Sukhoi apresentou um projecto com asa de geometria variável o qual designou T-4M, mas que rapidamente evoluiu, porque a disposição dos motores não permitia o transporte de armamento em casulos internos. Foi assim apresentada uma nova versão designada T-4MS que nada tinha de comum com a anterior, mas capaz de transportar dois mísseis Kh-45 internamente e outros dois externamente.

O gabinete de Myasishchev trabalhou em quatro modelos diferentes sob a designação M-20, no período entre 1967-1968.

Tupolev juntou-se na demanda de um bombardeiro estratégico, optando por desenhar um projecto que não visava as especificações pretendidas pelo governo, argumentando que o esforço tecnológico e financeiro para obter um bombardeiro de mach 3.0 não compensava, em comparação com um capaz de mach 2.3. Todos os seus projectos designados 160M foram baseados na asa delta do avião supersónico de transporte comercial Tupolev Tu-144.

Em 1972 a Força Aérea o escolheu o gabinete de Sukhoi como vencedor, que no entanto se mostrou incapaz de atingir as especificações exigidas, obrigando à abertura de uma segunda fase da competição, na qual foi diminuída a velocidade máxima para mach 2.3, possibilitando assim o regresso de Tupolev com o seu projecto 160M. Sukhoi retirou-se do projecto decidindo concentra-se no desenvolvimento de caças.

Nesta segunda fase o projecto M-18, uma derivação dos esboços elaborados por Myasishchev e designados M-20, foi declarado vencedor, pela Força Aérea com o apoio do TsAGI e do Conselho Científico-Tecnológica do Ministério da Indústria que apostaram na utilização de uma asa de geometria variável.
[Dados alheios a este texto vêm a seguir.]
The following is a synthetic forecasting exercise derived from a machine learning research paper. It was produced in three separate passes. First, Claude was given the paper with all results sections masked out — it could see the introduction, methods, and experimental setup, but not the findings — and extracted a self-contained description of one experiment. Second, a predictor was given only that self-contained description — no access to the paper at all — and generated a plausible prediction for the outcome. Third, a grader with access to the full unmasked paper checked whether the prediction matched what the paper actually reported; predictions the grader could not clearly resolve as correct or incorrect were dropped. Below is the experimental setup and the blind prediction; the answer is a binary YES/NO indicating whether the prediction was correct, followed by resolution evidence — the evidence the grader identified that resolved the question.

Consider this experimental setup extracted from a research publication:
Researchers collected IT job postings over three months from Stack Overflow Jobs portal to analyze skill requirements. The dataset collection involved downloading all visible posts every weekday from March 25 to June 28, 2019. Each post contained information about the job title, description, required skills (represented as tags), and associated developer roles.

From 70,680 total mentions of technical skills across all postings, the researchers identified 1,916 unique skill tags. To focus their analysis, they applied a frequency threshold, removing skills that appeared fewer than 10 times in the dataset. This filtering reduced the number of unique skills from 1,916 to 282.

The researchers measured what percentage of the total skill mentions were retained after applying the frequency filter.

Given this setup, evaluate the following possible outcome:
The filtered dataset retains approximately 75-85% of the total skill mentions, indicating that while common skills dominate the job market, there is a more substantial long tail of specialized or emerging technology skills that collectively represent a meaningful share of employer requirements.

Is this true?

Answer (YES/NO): NO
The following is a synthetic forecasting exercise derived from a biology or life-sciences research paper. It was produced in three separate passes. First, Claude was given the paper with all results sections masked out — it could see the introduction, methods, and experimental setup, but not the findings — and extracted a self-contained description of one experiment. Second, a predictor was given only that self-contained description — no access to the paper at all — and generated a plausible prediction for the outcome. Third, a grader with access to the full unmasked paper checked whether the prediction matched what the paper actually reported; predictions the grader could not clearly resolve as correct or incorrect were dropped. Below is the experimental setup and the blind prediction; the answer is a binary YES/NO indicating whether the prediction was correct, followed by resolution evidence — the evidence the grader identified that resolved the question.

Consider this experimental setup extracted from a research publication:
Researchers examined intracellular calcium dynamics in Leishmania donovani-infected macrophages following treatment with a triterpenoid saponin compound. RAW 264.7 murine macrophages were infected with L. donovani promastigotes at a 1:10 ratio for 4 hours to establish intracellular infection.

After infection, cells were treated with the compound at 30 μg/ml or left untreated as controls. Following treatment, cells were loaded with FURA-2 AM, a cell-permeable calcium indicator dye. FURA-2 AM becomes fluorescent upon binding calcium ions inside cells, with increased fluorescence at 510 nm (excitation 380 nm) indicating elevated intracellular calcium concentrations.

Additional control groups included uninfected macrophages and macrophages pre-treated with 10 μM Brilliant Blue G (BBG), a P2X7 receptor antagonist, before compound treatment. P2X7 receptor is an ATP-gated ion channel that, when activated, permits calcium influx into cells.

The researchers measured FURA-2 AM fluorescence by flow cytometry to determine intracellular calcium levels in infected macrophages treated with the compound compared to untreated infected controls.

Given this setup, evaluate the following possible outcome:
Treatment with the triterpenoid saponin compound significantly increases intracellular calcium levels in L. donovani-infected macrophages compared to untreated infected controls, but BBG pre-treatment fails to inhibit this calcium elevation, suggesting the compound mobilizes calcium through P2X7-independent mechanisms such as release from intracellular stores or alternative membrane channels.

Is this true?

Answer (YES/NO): NO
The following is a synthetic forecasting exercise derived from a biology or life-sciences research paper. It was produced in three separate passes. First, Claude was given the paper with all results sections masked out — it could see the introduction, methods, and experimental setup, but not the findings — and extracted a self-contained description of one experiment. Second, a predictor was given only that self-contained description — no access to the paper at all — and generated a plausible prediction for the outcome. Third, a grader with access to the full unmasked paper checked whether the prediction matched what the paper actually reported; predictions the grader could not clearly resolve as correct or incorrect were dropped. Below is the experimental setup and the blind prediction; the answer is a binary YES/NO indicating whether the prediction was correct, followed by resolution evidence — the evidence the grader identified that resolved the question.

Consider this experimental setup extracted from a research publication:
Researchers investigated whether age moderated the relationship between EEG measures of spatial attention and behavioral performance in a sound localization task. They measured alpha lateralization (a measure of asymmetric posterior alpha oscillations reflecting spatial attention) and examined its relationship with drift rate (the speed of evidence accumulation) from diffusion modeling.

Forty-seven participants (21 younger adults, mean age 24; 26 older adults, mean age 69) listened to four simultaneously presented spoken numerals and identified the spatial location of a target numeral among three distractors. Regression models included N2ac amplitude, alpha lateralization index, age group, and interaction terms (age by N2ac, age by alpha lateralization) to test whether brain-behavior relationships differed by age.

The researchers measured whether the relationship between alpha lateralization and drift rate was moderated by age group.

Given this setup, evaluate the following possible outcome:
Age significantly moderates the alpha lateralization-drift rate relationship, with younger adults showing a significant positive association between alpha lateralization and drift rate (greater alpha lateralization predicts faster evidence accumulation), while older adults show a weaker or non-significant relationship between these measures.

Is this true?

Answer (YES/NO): NO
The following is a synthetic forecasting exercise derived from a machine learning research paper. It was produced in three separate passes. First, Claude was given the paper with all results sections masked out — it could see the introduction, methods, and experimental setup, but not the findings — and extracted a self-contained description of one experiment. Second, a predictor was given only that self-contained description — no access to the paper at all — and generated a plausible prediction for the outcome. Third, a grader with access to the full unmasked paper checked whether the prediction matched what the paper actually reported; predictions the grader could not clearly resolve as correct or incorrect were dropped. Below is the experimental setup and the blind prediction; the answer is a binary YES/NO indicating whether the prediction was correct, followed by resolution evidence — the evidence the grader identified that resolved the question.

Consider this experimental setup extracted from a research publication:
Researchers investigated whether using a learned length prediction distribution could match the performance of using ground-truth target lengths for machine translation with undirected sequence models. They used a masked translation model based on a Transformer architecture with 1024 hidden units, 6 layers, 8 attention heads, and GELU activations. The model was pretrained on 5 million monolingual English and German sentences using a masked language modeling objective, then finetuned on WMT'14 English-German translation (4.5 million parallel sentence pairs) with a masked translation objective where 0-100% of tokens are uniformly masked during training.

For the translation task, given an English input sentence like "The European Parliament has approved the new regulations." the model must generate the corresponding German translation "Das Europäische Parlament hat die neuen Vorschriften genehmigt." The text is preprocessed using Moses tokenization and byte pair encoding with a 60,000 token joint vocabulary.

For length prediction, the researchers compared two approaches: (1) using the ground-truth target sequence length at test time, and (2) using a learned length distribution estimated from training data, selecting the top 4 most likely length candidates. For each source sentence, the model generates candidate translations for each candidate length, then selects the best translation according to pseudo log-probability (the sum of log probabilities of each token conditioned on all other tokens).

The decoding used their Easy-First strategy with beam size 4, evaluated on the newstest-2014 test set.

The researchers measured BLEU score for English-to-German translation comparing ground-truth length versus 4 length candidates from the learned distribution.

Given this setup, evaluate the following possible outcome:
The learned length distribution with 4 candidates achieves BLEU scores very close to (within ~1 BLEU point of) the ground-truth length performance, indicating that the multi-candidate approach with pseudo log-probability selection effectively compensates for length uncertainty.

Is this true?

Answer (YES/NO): YES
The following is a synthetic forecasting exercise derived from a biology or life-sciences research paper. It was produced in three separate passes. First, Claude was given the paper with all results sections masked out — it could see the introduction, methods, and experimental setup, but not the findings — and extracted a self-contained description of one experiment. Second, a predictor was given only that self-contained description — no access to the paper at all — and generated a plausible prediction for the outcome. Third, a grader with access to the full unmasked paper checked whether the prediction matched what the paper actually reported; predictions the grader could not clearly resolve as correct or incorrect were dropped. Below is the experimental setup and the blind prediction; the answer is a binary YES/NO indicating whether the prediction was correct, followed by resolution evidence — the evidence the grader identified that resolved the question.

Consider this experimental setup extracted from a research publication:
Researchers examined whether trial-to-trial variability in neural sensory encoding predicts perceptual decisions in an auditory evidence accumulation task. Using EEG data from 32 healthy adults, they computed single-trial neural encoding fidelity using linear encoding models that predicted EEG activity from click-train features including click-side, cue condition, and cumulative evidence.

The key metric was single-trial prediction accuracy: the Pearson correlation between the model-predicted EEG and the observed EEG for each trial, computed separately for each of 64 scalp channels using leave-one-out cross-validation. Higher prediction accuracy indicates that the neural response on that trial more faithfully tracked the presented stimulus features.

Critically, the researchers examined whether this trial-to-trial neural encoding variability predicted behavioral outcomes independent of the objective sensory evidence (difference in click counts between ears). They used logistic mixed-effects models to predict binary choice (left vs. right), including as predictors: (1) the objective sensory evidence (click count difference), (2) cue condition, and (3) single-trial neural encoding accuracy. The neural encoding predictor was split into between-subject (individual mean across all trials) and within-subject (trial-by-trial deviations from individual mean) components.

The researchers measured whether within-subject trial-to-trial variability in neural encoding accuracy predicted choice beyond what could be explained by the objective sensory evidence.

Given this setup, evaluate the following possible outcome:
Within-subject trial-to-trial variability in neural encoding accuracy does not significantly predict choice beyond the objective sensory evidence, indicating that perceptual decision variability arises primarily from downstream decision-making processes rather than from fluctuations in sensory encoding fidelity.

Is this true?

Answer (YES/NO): NO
Devido à equipe de desenvolvimento do gabinete de Myasishchev ter sido considerada demasiado pequena, para assegurar a grandeza do projecto, foi o departamento Tupolev encarregue do desenvolvimento, também mas não só devido à experiência acumulada desde 1930 no fabrico e desenvolvimento de bombardeiros. Com o auxílio dos respectivos departamentos governamentais e institutos de investigação científica foram escolhidos os sistemas da aeronave, bem como os motores que numa fase inicial seriam os Kuznetsov NK-25 que equipavam o Tu-22M3 Backfire, mas que devido à alta taxa de consumo de combustível foram preteridos a favor de um novo modelo (NK-32) desenvolvido especificamente para o Tu-160.

Em 1977 o projecto preliminar e uma maqueta à escala real, foram apresentados para apreciação da comissão estadual de aceitação, nesta fase Tu-160 seria equipado com dois mísseis nucleares Kh-45, no entanto o desenvolvimento do míssil de cruzeiro Americano AGM-86 ALCM, desencadeou na parte Russa uma contra resposta materializada no

míssil de cruzeiro nuclear de longo raio de acção Kh-55SM ou Kh-55 com carga explosiva convencional os quais passaram a ser a arma primária do Tu-160. Posteriormente os Kh-55 foram adaptados para ogivas nucleares. Os mísseis de cruzeiro convencionais usados são os Kh-555 e Kh-101.